I tried going to meetings. It is supposed to help when one has other addicts supporting one’s plight. It may well work for some, but the bit where I had to tell everyone I know that my buggering up their lives was because of my craving for a portion of soggy French fries made me feel pathetic and helpless. I then tried Scientology. Just don’t.
So what’s your point? I hear you cry, as well you should. My point is that in this city of ours, a city that is bereft of corruption, vice and temptation, an evil has crept in. At the end of my road a McDonald’s has started to hang out. Not surreptitiously as one would expect any vendor of questionable goods would do, but blatantly. The other week the McDonald’s was giving out free McMuffins. And as you know a free McMuffin never stops at a free McMuffin. Get the kids hooked on a free McMuffin, and you know they’ll be back for a 79 baht milkshake. And then what?
Before the McDonald’s turned up I was happy treating my desire for a spot of junk food with fried chicken and other healthy comestibles sold by reputable street vendors, but now a sensible bag of pork skins just doesn’t stop my itch. Whenever I walk to the end of the road for something freshly made I see the plastic effigy of Ronald McDonald and his unconvincing ‘wai’ inviting me to cross over and enter his palace of sin. Was it not the Son of our Lord who said: “A pair of Golden Arches shalt bring down my Kingdom”? Or was it the Whore of Babylon? I get confused.

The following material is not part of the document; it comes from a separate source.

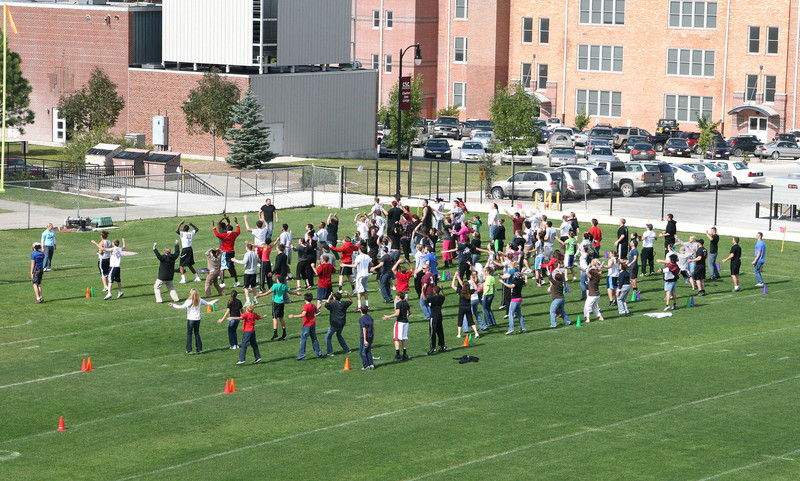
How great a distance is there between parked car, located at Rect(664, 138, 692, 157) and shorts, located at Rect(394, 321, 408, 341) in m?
53.8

And I blame that first cheeseburger.
I have read a great deal, or tried to, on the war on drugs being waged in Thailand against dangerous farmers and defenceless policemen with large guns. But what about the corporations flaunting their naughty, nourishment-free narcotics? Try doing anything after an extra-large Big-Mac meal and McFlurry. I’ve tried a few other silly substances in the past and am glad to report that I can usually function like a vaguely normal me, but a few sesame seeds on my all beef patty special sauce lettuce cheese pickled onion all in an inclusive bun, and I’m buggered for two days (sometimes three if the self-loathing is particularly poisonous).
I have always seen McDonald‘s as a cheap, unhealthy eating option that is a last resort as a stomach liner on the way to the cinema or after work before heading to the pub. Never a place to meet up with friends for a jolly good night out. Yet here under the Golden Arches appears to be the place for the young, trendy kids to hang out with several large packets of French fries tipped onto their trays. And it is not cheap. A large meal of a burger, fries and fizzy drink costs the same as a freshly cooked meal at a decent restaurant in town.
So my dearest reader, at a time when our very society is being pulled apart by plummeting oil prices, reality television and hair-gel let us metaphorically join hands and promise each other that, whenever possible, we will not yield to the temptation of the lazy high McDonald’s promises, however tempting the air-conditioning is. We will hold our heads up high as we pass a Burger King or a Starbucks and we will eschew the refrigerated section of 7-Eleven. Choose Lovin’ ladies and gentlemen, choose lovin’.